Input:

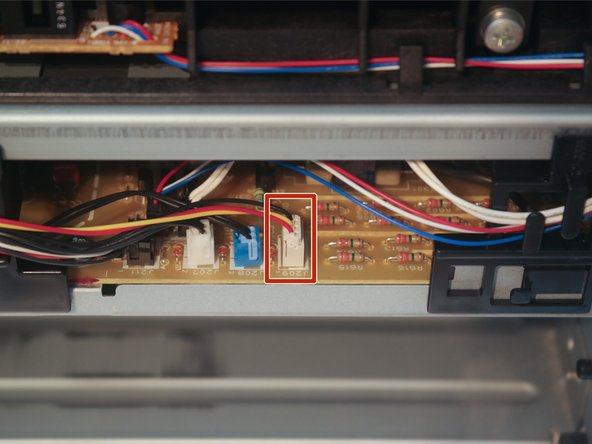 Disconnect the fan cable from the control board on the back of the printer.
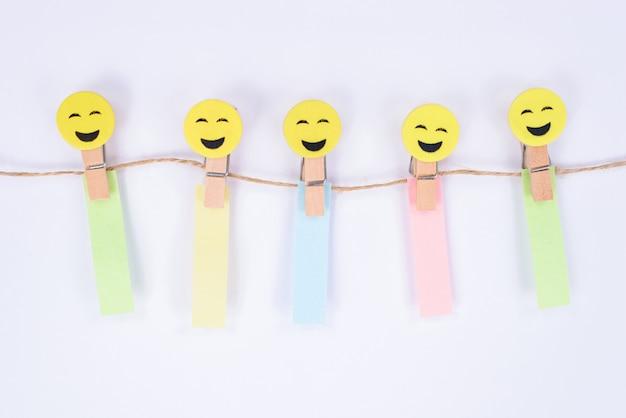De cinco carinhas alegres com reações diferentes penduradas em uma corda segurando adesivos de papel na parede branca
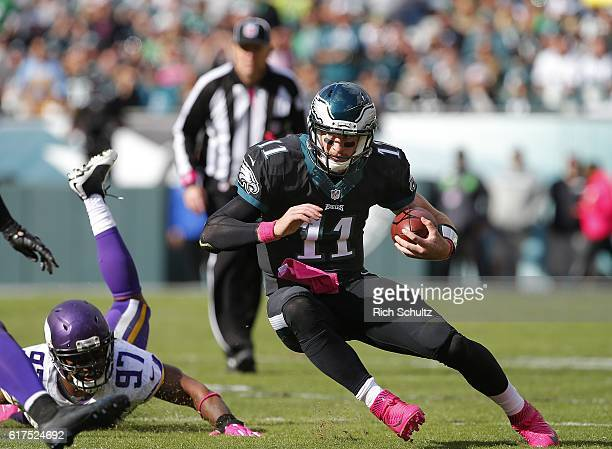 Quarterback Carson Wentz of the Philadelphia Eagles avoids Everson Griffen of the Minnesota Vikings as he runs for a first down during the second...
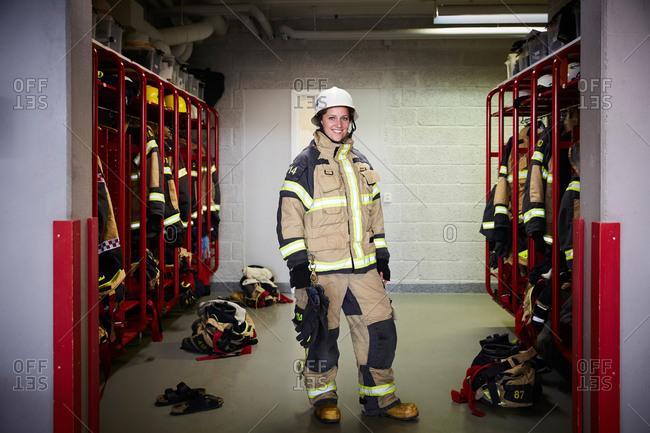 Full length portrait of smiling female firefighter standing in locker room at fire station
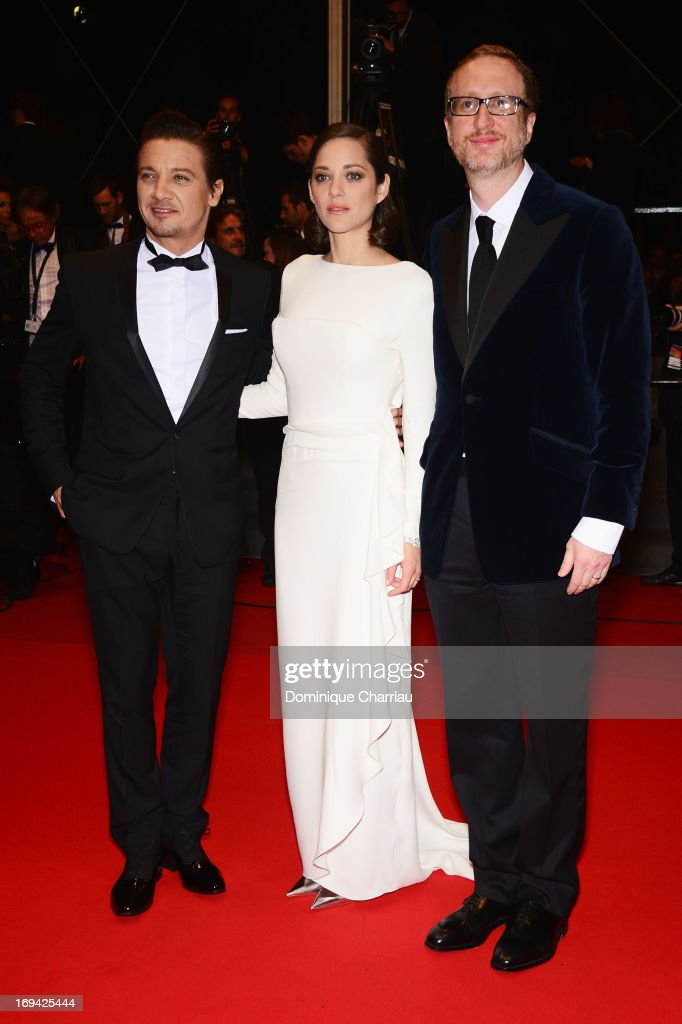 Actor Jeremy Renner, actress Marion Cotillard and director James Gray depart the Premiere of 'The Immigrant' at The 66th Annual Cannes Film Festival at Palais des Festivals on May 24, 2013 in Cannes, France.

Aim of the exercise: Please print the lines above exactly, beginning at the first line of the entries and ending at the line holding "Full length portrait", and leave the pictures out.

Written reply:
 Disconnect the fan cable from the control board on the back of the printer.
De cinco carinhas alegres com reações diferentes penduradas em uma corda segurando adesivos de papel na parede branca
 Quarterback Carson Wentz of the Philadelphia Eagles avoids Everson Griffen of the Minnesota Vikings as he runs for a first down during the second...
 Full length portrait of smiling female firefighter standing in locker room at fire station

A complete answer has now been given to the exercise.